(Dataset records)
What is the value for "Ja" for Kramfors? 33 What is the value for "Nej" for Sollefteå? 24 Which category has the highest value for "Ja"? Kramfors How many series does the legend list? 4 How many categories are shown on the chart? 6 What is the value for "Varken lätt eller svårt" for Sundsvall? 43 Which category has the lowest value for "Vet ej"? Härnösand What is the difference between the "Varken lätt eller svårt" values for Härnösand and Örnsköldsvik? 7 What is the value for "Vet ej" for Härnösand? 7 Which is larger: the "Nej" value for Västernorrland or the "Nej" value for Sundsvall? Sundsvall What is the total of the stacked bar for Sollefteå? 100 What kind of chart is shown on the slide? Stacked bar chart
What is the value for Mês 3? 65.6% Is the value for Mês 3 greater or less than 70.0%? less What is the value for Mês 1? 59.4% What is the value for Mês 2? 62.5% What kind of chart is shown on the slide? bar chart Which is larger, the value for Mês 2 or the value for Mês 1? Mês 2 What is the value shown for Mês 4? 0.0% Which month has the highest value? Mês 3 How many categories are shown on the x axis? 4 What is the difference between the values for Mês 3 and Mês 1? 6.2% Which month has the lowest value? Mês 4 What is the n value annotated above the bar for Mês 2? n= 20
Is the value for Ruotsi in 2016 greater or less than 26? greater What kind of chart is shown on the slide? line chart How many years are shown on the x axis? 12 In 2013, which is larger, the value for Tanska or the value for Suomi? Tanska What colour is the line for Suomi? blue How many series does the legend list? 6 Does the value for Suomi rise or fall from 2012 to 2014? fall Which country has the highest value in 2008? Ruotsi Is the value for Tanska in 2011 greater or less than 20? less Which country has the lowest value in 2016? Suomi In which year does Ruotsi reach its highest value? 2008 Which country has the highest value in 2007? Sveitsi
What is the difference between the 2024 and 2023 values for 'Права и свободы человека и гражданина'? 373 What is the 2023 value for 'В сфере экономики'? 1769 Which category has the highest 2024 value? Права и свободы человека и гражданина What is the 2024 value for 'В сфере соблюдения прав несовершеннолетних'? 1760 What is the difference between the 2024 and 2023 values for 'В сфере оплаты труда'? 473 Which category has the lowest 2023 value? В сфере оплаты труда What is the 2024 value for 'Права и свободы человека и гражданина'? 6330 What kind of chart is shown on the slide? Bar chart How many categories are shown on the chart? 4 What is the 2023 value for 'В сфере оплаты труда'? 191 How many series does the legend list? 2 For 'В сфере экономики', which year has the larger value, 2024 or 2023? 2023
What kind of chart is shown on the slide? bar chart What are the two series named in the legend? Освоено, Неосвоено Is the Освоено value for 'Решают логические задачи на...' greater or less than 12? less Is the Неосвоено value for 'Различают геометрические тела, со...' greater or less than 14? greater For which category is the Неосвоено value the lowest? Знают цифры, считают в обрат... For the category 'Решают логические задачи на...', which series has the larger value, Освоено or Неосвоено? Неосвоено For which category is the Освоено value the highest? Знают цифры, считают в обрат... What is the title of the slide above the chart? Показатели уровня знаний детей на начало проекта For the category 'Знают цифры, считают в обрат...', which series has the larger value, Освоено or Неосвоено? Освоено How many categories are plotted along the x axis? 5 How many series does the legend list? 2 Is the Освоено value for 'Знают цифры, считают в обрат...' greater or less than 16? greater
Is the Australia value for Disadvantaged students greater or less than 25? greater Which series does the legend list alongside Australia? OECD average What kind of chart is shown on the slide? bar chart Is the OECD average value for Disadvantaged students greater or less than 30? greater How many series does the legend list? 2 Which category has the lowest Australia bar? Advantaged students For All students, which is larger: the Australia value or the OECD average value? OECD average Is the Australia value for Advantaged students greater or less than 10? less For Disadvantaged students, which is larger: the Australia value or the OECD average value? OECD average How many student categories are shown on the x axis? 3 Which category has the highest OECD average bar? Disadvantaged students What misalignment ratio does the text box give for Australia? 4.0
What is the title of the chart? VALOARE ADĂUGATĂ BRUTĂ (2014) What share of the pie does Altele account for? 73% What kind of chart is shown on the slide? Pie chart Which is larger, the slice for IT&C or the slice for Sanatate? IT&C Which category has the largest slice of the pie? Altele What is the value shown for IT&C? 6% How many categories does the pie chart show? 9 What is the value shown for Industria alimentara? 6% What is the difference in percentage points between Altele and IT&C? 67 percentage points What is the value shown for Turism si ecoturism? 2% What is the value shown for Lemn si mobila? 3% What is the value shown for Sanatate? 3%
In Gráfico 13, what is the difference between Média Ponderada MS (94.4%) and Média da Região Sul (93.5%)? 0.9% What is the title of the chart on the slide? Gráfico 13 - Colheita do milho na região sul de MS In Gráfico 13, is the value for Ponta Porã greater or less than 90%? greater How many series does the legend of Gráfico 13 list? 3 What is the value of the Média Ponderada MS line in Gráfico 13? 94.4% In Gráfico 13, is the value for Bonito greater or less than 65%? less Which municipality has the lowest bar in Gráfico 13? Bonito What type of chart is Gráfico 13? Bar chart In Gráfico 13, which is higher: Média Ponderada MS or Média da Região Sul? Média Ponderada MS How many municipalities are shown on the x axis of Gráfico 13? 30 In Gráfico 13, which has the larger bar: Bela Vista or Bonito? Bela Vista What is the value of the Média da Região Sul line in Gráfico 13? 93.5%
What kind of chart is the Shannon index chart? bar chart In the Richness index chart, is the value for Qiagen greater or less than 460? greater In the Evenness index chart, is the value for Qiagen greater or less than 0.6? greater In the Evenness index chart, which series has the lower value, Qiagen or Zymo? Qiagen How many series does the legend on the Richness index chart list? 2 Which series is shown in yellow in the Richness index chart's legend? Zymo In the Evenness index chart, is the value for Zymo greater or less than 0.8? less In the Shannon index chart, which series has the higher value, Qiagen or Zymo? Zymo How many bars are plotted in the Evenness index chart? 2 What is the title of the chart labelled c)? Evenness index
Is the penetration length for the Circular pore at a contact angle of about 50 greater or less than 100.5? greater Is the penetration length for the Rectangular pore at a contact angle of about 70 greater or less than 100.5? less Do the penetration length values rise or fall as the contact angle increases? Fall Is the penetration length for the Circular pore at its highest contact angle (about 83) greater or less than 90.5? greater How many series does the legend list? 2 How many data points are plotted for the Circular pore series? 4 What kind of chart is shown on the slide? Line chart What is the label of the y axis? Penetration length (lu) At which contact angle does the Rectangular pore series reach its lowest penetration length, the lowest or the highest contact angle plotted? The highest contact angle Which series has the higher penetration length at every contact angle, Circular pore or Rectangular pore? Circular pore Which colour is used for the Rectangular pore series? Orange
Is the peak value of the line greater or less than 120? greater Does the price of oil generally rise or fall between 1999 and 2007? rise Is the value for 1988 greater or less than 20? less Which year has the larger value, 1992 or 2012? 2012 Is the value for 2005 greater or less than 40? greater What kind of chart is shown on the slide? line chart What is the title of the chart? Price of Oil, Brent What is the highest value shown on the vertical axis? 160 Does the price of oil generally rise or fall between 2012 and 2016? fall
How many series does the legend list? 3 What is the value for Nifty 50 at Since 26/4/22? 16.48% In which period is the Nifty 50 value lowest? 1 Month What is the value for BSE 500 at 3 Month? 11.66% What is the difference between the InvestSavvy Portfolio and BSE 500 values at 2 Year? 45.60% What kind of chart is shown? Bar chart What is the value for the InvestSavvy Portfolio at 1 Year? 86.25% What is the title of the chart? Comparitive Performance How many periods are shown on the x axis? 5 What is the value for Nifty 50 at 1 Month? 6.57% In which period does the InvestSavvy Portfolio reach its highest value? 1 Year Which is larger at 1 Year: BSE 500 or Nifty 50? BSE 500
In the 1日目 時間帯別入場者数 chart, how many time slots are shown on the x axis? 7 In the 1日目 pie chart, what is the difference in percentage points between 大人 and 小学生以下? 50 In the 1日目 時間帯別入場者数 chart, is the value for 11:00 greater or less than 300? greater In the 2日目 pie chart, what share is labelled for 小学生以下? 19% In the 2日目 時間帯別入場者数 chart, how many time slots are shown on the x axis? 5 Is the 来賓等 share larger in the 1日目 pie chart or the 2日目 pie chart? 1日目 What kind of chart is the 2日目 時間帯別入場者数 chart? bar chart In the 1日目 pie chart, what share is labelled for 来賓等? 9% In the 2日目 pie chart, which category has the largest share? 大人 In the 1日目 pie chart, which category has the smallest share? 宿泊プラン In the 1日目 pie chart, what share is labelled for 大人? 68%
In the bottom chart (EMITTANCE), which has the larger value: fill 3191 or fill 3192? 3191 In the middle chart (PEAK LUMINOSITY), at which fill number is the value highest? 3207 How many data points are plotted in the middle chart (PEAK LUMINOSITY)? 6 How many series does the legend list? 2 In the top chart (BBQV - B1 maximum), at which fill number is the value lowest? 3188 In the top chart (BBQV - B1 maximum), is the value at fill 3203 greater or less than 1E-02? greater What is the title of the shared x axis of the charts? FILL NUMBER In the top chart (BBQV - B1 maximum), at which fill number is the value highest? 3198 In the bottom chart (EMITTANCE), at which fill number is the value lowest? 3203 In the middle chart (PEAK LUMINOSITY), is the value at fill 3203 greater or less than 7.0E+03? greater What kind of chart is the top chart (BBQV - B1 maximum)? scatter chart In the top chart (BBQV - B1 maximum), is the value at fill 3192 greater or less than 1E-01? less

*THE TASK:*
Extract every line of the material that contains the string "periods", treating uppercase and lowercase letters as different.

*ANSWER TO THE PROBLEM:*
How many series does the legend list? 3 What is the value for Nifty 50 at Since 26/4/22? 16.48% In which period is the Nifty 50 value lowest? 1 Month What is the value for BSE 500 at 3 Month? 11.66% What is the difference between the InvestSavvy Portfolio and BSE 500 values at 2 Year? 45.60% What kind of chart is shown? Bar chart What is the value for the InvestSavvy Portfolio at 1 Year? 86.25% What is the title of the chart? Comparitive Performance How many periods are shown on the x axis? 5 What is the value for Nifty 50 at 1 Month? 6.57% In which period does the InvestSavvy Portfolio reach its highest value? 1 Year Which is larger at 1 Year: BSE 500 or Nifty 50? BSE 500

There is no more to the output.